▶ GIVEN ENTRIES:
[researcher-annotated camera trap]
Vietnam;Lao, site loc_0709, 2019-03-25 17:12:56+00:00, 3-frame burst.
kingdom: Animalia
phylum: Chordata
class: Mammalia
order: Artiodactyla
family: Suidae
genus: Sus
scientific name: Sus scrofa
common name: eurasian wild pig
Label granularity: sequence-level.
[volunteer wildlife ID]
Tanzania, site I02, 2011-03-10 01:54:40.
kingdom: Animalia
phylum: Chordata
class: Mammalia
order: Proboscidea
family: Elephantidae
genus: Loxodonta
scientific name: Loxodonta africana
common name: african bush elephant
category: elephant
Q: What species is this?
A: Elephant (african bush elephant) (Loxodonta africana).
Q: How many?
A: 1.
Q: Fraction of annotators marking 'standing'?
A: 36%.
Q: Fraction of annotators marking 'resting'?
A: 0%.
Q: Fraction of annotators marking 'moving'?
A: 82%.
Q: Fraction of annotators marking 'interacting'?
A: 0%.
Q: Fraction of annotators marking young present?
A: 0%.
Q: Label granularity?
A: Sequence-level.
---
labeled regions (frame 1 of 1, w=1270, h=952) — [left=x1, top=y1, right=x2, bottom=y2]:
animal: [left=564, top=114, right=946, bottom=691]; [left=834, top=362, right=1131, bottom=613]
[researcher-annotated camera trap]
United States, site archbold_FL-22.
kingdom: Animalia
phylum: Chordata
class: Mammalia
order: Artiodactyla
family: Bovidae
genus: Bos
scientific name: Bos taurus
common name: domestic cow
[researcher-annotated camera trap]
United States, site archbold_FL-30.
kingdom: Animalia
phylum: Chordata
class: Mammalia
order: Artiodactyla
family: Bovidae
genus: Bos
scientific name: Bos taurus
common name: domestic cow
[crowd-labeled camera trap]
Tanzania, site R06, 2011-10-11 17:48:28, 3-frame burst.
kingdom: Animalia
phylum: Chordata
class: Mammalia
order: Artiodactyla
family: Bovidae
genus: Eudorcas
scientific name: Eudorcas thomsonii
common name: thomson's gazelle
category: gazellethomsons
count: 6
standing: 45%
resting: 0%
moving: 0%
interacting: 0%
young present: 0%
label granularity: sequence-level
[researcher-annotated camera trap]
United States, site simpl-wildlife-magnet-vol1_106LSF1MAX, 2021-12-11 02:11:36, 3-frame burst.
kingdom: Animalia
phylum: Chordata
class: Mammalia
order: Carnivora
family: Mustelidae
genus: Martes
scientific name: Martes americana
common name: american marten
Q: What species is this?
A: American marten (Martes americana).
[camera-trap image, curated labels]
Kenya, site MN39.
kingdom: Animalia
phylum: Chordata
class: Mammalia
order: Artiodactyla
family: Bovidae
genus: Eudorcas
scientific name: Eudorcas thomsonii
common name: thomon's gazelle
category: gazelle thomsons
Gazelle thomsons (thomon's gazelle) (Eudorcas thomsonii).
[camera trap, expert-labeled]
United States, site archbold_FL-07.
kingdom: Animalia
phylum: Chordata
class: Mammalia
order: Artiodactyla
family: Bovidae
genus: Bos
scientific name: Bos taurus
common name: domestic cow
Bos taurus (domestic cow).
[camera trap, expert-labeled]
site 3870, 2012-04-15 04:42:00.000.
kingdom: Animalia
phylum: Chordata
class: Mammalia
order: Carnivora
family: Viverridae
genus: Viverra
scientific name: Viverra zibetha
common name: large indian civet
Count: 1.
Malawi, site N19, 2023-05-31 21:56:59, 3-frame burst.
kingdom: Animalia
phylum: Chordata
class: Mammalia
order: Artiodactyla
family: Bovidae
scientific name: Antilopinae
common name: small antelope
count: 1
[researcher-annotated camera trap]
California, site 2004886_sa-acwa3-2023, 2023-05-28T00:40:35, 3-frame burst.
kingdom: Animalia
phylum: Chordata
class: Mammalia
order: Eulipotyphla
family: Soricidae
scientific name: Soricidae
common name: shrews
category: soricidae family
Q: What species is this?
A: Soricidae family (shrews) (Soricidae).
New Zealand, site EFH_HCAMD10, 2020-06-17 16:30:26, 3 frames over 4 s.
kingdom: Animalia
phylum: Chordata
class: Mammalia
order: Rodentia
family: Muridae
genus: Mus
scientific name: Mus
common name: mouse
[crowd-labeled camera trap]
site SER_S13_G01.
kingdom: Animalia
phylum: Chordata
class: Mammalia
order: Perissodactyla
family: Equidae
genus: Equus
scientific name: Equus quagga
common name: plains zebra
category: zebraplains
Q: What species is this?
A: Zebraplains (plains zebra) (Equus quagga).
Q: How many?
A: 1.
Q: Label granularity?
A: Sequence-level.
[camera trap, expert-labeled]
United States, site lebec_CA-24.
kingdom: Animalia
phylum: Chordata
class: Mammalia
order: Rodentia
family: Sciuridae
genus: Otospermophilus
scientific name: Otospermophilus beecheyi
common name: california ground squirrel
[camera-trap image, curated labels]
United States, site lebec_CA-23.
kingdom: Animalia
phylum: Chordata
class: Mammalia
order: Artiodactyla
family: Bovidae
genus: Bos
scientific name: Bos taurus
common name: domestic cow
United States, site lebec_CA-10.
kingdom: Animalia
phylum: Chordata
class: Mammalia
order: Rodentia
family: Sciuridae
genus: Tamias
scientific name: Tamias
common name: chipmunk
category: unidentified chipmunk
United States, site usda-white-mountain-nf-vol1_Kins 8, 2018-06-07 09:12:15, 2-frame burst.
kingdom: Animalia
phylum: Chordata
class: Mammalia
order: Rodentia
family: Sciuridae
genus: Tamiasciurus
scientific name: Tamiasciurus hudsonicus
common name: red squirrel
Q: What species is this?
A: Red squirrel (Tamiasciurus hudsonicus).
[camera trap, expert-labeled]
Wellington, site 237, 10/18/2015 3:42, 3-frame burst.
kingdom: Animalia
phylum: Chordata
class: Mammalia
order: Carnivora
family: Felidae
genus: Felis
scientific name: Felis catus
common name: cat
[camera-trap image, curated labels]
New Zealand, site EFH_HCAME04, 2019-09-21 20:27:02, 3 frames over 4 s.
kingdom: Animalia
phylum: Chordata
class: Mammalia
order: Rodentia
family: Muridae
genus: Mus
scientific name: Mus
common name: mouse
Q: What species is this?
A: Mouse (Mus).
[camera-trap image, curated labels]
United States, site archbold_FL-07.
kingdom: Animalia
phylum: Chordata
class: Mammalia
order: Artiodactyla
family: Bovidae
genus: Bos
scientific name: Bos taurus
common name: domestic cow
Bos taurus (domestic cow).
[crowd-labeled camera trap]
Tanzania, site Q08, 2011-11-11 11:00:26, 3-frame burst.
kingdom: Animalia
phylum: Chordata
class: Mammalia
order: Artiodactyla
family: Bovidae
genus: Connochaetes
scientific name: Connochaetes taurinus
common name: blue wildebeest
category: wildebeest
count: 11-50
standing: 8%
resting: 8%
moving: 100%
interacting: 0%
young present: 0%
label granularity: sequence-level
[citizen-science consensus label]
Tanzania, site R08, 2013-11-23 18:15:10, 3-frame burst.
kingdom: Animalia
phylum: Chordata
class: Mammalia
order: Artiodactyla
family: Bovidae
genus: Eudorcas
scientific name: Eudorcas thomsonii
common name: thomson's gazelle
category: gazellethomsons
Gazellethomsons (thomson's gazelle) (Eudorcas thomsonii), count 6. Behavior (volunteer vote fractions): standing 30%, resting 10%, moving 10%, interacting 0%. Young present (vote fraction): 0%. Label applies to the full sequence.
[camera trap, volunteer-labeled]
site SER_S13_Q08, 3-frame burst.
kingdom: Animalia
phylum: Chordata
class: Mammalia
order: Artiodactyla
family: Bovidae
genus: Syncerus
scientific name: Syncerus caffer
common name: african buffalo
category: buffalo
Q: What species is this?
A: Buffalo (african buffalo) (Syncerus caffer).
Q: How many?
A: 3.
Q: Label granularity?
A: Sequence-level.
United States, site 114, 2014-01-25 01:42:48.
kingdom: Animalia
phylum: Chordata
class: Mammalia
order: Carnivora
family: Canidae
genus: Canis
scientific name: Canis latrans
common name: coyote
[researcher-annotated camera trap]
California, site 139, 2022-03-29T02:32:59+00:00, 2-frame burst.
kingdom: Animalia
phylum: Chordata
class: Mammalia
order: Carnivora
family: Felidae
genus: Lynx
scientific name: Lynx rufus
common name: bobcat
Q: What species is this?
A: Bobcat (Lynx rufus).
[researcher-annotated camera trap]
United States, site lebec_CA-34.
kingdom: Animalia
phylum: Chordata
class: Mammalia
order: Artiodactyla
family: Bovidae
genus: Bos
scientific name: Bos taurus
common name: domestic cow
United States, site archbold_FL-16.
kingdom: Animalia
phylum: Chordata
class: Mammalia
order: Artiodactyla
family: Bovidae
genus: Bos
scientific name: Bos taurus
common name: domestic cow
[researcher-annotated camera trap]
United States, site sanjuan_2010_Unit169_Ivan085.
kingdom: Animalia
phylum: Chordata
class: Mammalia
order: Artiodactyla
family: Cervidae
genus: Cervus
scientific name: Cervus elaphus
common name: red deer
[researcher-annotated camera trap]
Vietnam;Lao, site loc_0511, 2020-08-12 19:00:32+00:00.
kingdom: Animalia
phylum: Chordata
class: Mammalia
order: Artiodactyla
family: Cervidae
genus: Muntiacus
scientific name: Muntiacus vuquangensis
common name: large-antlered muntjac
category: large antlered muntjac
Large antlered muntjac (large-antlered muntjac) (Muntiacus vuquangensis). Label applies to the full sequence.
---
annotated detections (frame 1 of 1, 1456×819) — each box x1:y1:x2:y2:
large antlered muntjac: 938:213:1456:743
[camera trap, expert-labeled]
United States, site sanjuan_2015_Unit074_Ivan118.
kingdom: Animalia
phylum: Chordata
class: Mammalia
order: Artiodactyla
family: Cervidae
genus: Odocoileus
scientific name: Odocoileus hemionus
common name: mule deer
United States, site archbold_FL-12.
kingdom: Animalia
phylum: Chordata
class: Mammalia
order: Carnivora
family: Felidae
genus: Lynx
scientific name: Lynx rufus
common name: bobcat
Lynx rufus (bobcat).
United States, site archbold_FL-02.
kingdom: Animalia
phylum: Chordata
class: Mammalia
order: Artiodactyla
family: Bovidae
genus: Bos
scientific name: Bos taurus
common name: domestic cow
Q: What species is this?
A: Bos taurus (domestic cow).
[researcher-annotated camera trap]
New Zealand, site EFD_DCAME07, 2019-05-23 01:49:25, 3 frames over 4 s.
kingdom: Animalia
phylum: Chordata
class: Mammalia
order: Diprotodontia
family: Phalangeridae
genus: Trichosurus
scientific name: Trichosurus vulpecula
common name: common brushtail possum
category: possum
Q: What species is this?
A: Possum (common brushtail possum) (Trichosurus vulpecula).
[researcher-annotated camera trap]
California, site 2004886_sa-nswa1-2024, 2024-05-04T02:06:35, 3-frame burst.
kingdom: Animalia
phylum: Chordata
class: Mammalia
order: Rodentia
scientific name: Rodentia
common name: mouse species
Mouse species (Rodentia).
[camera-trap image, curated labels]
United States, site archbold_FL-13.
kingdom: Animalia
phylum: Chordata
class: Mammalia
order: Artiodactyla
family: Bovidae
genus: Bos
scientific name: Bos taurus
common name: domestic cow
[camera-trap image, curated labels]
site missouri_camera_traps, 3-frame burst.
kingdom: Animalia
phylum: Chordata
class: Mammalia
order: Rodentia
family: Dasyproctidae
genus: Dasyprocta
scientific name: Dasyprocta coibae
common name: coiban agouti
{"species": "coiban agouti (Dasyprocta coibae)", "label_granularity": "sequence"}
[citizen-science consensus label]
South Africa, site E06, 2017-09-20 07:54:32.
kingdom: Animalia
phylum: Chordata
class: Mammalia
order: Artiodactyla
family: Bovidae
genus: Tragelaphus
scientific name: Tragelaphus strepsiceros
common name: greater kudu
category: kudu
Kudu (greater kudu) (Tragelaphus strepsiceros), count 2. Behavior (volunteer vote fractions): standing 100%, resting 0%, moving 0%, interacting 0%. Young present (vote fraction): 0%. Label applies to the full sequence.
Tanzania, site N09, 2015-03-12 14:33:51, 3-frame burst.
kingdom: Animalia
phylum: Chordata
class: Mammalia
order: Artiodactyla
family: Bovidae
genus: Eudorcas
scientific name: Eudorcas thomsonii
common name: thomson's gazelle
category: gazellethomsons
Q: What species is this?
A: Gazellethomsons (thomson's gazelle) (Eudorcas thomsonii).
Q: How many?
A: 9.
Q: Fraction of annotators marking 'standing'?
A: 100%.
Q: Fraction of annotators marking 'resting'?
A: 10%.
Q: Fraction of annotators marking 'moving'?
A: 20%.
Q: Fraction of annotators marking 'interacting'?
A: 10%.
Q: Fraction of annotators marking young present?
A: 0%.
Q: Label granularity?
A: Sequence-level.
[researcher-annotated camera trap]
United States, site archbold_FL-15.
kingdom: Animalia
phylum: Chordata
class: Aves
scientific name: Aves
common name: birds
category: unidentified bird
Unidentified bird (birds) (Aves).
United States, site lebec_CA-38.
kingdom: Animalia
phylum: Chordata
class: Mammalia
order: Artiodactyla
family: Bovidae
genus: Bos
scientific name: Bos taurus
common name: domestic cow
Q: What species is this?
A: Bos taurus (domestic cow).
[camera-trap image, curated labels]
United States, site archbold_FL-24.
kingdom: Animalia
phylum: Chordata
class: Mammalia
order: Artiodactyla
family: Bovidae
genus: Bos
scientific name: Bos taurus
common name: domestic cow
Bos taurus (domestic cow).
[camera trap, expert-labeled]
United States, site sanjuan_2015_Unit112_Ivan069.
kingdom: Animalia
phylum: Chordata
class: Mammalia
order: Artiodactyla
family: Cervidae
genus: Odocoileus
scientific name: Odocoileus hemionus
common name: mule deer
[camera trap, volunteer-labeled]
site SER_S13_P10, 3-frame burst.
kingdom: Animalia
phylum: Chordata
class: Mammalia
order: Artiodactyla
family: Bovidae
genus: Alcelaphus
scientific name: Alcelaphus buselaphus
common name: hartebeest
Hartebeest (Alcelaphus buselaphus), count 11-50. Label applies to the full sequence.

▶ WORK INSTRUCTIONS: Only one stretch of the entries above is wanted: the lines from the one containing "genus: Syncerus" through the one containing "scientific name: Canis latrans". Please reproduce it exactly.

▶ RESPONSE BELOW:
genus: Syncerus
scientific name: Syncerus caffer
common name: african buffalo
category: buffalo
Q: What species is this?
A: Buffalo (african buffalo) (Syncerus caffer).
Q: How many?
A: 3.
Q: Label granularity?
A: Sequence-level.
United States, site 114, 2014-01-25 01:42:48.
kingdom: Animalia
phylum: Chordata
class: Mammalia
order: Carnivora
family: Canidae
genus: Canis
scientific name: Canis latrans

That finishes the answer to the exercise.